Reputation: 1117
I have a file with a list of ids as follows
OG1: apple|fruits_1 cucumber|veg_1 apple|fruits_1 carrot|veg_2
OG2: apple|fruits_5 cucumber|veg_1 apple|fruits_1 pineapple|fruit_2
OG3: cucumber|veg_1 apple|fruits_9 carrot|veg_2
OG4: apple|fruits_3 cucumber|veg_1 apple|fruits_4 pineapple|fruit_7
OG5: pineapple|fruit_2 pineapple|fruit_2 apple|fruits_1 pineapple|fruit_2
OG6: apple|fruits_5 apple|fruits_1 apple|fruits_6 apple|fruits_7
Now, I want to extract the first occurrence of apple| in each line to give me
OG1: apple|fruits_1
OG2: apple|fruits_5
OG3: apple|fruits_9
OG4: apple|fruits_3
OG5: apple|fruits_1
OG6: apple|fruits_5
I tried
grep -w -m 1 "apple" sample.txt
which only gives me
OG1: apple|fruits_1 cucumber|veg_1 apple|fruits_1 carrot|veg_2
Upvotes: 2
Views: 192
Reputation: 10039
Sed version
sed 's/\([[:blank:]]apple|[^[:blank:]]*\).*/\1/;s/:.*[[:blank:]]apple/: apple/;/apple/!d' YourFile
# assuming blank are space
sed 's/\( apple|[^ ]*\).*/\1/;s/:.* apple/: apple/;/apple/!d' YourFile
Upvotes: 1
Reputation: 31915
If awk
is okay for you:
Save the input lines into sample.csv file.
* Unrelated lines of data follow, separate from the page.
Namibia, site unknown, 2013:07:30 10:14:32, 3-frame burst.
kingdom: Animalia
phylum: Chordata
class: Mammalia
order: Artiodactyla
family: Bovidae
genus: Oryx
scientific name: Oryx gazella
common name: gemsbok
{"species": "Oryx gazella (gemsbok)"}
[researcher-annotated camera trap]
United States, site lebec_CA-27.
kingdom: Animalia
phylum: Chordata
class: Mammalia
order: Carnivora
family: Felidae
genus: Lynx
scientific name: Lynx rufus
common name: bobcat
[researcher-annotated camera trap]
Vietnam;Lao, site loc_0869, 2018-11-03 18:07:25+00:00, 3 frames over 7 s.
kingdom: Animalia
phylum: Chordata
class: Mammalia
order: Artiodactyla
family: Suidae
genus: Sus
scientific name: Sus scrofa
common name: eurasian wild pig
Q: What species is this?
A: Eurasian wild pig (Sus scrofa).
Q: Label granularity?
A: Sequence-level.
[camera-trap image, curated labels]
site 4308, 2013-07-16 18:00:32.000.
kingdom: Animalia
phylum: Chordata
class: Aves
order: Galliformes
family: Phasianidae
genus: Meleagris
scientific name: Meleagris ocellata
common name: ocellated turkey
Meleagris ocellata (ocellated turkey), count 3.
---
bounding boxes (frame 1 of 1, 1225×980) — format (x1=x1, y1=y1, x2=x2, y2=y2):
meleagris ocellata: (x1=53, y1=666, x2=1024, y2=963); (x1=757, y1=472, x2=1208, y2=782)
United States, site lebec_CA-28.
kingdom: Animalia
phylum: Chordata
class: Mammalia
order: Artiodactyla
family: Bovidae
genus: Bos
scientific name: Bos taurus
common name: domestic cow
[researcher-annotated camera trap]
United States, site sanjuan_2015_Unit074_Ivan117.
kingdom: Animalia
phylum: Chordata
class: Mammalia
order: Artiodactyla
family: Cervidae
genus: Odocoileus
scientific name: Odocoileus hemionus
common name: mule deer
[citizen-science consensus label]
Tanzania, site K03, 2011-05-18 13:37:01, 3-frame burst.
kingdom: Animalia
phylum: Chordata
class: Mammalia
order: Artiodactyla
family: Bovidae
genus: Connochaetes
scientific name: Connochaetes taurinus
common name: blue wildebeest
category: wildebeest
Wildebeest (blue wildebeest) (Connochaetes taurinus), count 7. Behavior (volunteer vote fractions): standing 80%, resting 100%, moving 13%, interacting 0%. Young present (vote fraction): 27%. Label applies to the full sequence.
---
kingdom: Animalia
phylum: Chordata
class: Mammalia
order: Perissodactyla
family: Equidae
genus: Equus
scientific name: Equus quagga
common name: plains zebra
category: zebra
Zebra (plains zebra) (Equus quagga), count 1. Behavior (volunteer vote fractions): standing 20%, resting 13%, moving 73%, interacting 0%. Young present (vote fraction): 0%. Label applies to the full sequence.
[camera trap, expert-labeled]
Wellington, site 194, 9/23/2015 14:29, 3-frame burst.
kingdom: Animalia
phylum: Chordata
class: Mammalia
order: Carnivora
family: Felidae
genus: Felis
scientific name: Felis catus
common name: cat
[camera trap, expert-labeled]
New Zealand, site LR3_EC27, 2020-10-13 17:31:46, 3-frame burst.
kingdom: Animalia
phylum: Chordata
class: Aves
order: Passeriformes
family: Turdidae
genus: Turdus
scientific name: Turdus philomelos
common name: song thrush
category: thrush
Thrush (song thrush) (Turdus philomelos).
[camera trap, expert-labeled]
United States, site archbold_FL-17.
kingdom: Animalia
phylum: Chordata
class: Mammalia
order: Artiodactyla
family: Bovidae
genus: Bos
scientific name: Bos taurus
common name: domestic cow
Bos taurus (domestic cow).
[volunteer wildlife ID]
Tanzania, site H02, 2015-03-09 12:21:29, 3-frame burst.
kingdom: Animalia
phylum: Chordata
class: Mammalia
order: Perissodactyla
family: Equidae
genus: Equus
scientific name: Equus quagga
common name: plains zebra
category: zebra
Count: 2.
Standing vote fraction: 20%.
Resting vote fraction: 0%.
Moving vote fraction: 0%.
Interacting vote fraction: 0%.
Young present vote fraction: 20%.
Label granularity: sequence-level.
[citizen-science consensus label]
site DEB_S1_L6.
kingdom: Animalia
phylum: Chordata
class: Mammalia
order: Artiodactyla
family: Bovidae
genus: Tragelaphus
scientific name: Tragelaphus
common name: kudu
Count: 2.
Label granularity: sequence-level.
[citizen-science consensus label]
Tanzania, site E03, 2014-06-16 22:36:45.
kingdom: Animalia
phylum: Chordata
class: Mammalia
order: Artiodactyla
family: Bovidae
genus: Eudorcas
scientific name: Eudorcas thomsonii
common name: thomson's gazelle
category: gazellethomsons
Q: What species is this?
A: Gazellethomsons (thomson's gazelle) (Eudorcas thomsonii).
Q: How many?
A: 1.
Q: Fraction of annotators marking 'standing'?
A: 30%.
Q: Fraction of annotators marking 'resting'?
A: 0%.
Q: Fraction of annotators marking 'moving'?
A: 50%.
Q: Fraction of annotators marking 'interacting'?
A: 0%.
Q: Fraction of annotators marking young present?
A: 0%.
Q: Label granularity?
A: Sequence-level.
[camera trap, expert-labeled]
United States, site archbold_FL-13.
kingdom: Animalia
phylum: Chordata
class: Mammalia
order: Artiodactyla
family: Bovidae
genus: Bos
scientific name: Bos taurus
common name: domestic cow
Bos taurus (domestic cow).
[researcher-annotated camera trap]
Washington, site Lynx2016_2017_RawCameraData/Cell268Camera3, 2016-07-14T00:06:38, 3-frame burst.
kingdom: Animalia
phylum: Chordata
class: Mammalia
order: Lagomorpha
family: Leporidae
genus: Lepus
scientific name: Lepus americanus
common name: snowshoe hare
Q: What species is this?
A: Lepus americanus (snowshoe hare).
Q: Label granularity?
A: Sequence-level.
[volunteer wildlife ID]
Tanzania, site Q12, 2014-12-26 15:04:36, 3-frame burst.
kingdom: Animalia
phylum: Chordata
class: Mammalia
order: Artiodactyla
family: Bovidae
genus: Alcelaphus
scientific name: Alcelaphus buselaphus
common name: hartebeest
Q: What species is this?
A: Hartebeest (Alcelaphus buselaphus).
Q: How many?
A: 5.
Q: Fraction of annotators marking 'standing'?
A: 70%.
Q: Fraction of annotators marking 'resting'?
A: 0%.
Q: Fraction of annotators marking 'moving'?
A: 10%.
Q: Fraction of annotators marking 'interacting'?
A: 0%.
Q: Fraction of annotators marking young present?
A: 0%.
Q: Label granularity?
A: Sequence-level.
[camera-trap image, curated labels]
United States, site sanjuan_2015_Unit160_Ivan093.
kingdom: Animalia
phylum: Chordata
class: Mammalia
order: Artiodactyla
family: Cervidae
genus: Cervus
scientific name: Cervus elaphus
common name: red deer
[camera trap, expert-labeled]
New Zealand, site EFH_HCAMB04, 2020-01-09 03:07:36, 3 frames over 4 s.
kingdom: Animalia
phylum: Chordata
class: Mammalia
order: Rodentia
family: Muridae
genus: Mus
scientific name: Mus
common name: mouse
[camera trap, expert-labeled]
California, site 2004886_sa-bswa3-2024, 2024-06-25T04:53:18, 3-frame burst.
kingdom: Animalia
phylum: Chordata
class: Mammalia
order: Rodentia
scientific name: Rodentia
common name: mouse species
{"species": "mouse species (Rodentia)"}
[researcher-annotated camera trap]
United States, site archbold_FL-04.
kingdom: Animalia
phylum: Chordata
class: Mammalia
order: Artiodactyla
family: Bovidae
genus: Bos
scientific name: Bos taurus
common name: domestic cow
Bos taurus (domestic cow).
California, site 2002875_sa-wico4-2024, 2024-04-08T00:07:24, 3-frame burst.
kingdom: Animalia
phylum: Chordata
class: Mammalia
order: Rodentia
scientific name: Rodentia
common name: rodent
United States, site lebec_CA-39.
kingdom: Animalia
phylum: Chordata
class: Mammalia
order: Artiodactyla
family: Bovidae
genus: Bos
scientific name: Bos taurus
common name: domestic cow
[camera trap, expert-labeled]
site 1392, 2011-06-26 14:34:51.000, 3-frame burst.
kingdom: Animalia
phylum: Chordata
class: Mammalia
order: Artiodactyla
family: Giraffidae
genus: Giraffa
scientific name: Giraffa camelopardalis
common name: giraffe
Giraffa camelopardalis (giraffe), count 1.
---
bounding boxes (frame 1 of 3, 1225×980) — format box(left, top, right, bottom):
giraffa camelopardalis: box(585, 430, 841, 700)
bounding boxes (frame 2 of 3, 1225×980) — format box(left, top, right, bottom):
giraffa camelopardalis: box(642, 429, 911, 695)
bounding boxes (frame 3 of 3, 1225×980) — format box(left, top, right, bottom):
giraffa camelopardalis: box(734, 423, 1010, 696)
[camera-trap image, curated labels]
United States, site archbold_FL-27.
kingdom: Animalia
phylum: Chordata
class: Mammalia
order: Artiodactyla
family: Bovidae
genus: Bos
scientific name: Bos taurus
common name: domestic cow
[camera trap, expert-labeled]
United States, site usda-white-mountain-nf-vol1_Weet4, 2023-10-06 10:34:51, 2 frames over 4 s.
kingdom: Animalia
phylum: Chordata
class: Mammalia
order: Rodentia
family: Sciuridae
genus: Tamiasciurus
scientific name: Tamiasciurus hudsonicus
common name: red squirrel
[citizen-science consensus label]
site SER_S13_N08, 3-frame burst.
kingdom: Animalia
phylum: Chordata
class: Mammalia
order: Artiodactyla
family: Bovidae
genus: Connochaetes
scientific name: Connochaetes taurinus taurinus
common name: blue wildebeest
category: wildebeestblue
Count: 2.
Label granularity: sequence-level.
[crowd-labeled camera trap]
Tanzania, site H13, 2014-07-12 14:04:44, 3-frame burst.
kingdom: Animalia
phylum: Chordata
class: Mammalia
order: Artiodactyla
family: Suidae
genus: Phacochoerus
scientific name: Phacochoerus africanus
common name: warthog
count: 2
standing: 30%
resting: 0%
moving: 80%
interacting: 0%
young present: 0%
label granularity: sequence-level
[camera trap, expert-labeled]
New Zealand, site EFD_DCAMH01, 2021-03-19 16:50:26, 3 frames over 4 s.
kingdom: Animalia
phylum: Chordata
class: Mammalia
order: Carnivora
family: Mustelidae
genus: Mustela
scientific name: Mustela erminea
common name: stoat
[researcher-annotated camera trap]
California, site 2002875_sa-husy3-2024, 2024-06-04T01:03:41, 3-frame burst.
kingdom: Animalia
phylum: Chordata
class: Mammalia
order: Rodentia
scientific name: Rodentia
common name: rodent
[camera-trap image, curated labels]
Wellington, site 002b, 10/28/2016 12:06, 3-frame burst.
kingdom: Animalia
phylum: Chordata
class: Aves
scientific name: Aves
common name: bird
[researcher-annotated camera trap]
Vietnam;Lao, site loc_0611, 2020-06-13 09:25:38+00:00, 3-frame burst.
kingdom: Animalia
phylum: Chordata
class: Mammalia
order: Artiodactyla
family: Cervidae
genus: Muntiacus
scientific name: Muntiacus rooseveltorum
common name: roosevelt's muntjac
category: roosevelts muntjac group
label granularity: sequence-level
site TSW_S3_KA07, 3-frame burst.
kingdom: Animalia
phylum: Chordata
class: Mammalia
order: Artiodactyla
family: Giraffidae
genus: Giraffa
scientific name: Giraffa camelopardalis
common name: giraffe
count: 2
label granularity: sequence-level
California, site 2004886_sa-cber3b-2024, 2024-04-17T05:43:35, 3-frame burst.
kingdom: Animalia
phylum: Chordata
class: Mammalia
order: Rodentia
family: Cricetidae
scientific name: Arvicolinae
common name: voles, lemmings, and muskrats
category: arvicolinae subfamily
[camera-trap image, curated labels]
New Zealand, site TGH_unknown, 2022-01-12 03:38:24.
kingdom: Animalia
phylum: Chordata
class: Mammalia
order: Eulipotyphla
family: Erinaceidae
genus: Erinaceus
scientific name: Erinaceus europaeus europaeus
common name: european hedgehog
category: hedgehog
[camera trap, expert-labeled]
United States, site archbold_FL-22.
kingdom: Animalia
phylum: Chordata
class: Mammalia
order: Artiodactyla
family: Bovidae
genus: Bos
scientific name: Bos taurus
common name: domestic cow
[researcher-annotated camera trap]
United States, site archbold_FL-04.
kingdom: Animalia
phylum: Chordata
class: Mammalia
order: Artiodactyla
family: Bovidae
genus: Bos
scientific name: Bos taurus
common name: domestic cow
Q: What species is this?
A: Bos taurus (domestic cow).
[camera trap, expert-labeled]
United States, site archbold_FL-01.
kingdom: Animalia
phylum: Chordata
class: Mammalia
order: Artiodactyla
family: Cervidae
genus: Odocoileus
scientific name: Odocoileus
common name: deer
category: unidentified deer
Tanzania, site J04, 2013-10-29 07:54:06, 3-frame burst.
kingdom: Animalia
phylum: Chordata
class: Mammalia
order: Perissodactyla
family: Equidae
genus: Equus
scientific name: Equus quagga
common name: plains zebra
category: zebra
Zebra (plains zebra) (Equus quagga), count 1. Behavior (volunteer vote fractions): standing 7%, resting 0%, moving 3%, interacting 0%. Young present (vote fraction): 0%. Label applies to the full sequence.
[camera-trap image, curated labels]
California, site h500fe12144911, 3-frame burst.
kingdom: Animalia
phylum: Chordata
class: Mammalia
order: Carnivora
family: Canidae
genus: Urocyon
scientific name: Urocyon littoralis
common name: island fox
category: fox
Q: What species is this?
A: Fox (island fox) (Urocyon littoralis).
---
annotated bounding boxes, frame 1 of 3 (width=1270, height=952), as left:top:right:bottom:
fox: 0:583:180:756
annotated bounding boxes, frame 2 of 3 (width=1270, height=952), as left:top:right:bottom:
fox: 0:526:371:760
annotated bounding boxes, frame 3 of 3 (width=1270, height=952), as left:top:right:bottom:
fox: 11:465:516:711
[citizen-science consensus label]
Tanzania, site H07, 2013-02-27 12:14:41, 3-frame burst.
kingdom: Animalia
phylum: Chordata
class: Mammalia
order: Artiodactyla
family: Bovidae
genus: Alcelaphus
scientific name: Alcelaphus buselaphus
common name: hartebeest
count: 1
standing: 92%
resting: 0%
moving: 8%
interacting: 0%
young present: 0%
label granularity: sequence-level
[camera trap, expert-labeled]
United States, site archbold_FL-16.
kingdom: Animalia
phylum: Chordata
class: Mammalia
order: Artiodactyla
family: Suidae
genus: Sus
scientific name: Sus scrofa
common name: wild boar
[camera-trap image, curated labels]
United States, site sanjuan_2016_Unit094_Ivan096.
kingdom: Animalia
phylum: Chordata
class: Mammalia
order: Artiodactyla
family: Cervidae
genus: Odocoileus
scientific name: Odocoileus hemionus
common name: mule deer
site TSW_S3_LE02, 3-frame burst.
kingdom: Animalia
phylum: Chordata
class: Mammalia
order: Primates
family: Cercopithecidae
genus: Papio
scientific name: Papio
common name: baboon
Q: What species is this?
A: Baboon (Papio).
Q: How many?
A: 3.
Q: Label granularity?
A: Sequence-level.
awk '{for(x=1;x<=NF;x++){if(substr($x,0,6)=="apple|"){print $1, $x; next}}}' sample.csv
substr($x, 0, 6)
equals to "apple|" or not. if it is print the fields by print $1, $x
and use next
for ignoring the rest fields of current line Output:
OG1: apple|fruits_1
OG2: apple|fruits_5
OG3: apple|fruits_9
OG4: apple|fruits_3
OG5: apple|fruits_1
OG6: apple|fruits_5
Upvotes: 3